Tarea asignada 1
Según la crónica del Jazzaldia, ¿por qué no importa que en los conciertos de Ofertorio se repitan las canciones, las explicaciones y las bromas? Responde en una a tres oraciones.
Tarea asignada 2
Enumera todas las personas que la crónica del Jazzaldia menciona con nombre propio.

Texto a revisar
◇ ◇ ◇ ◇
- Sobremesa familiar con los Veloso
- Brad Mehldau trio, el mejor concierto del Heineken Jazzaldia
- Gregory Porter, pisando a fondo
Ya ha terminado la 53 edición del Heineken Jazzaldia, ese pequeño gran lujo que cada julio anima la ciudad de San Sebastián. Si atendemos a las valoraciones oficiales, este año no ha sido tan bueno como el anterior, del que Miguel Martín, director del certamen dijo que había sido «inolvidable por la calidad artística» y la edición «más brillante de su historia», mientras que este año «sólo» ha destacado la «calidad musical superlativa», lo que no sabemos si lo deja por encima de la edición de 2016, cuando se alcanzó «la excelencia musical» según sus propias palabras. Bromas y autobombos aparte, este año se han podido ver conciertos magníficos. La programación del Kursaal ha sido impecable y en la Trinidad, ha habido luces y sombras. De resto de escenarios poco puede hablar este cronista que apenas los visitó.
Sobremesa familiar con los Veloso
Ofertorio, la serie de conciertos que están dando Caetano Veloso acompañado de sus hijos, tiene aroma de algo improvisado. Aunque lo cierto es que no lo es, en absoluto. Si leemos las crónicas de los conciertos que dieron en Valencia o Madrid podemos constatar que las canciones se repiten, así como las explicaciones, bromas o momentos de baile. No importa, porque durante la hora y media de concierto la familia Veloso crea la ilusión de que lo que está ocurriendo sobre el escenario es algo íntimo y natural. Una especie de agradable sobremesa en que las canciones y los recuerdos fluyen bajo el buen ambiente que crea la buena compañía.
◇ ◇ ◇ ◇
Datos proporcionados
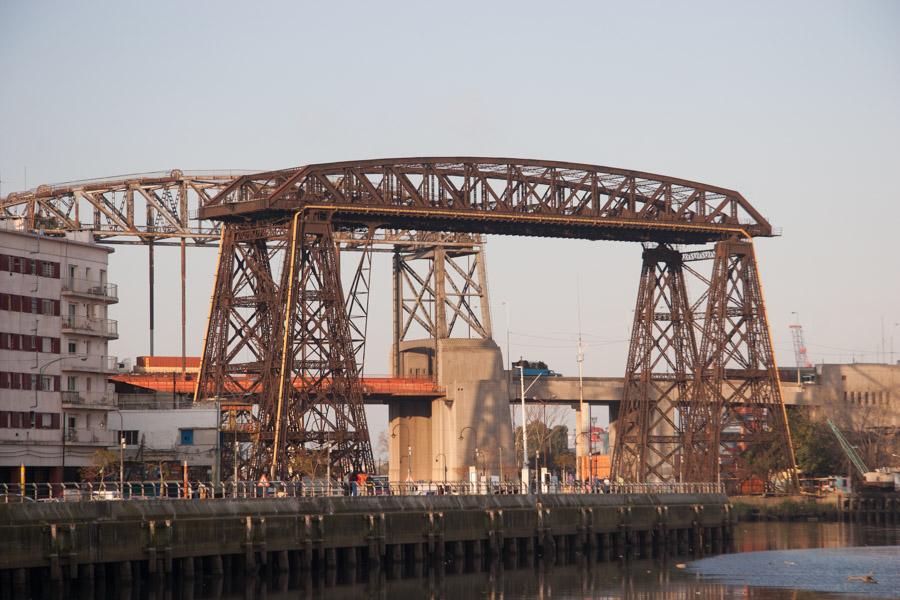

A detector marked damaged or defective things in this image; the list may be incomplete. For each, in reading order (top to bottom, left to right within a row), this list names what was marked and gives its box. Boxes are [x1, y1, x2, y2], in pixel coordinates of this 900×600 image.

rusted steel truss [204, 159, 772, 246]
rusted steel truss [197, 213, 376, 480]
rusted steel truss [616, 244, 700, 482]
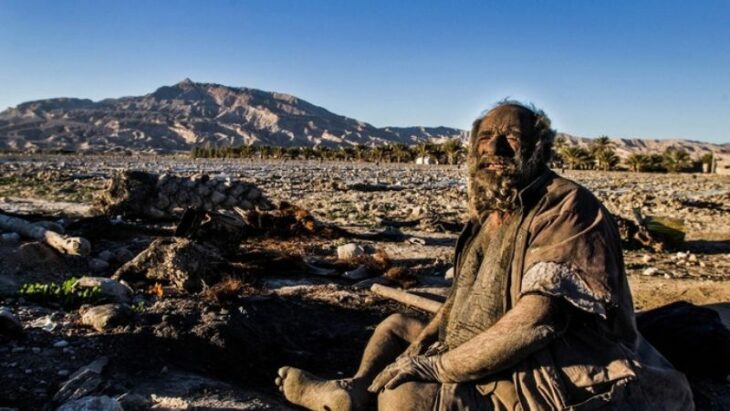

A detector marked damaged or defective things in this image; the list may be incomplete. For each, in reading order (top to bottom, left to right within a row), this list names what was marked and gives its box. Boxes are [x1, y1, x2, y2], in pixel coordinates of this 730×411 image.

ragged cloth garment [432, 171, 692, 411]
layered tattered clothing [436, 170, 692, 408]
torn brown robe [436, 169, 692, 410]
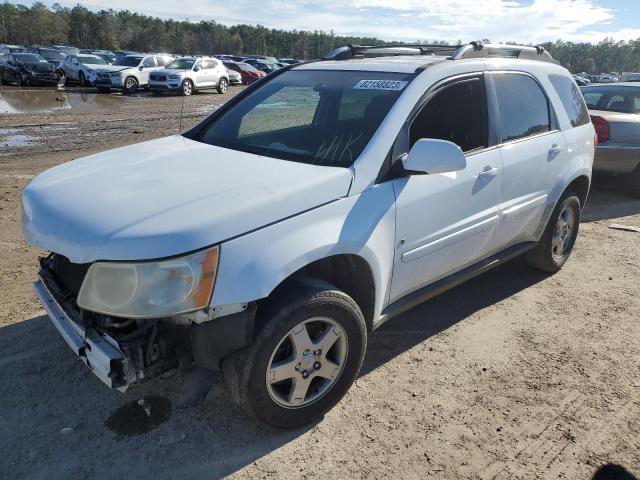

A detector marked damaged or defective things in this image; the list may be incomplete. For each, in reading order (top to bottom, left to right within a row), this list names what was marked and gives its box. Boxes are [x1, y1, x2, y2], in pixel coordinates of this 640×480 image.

damaged front bumper [34, 278, 134, 390]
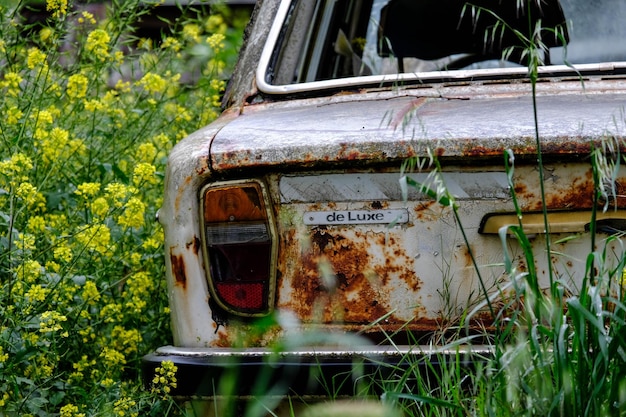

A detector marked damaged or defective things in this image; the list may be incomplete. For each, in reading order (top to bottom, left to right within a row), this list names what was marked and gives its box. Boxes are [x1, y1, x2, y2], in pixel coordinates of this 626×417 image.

rust patch [168, 249, 185, 288]
orange rust stain [168, 249, 185, 288]
rusty car body [144, 0, 624, 412]
abandoned car [144, 0, 624, 412]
◇ ◇ ◇ ◇
Respuesta 1
No importa porque, durante la hora y media de concierto, la familia Veloso crea la ilusión de que lo que ocurre sobre el escenario es algo íntimo y natural. Se parece a una agradable sobremesa en la que las canciones y los recuerdos fluyen en el buen ambiente que crea la buena compañía.

Respuesta 2
- Brad Mehldau
- Gregory Porter
- Miguel Martín
- Caetano Veloso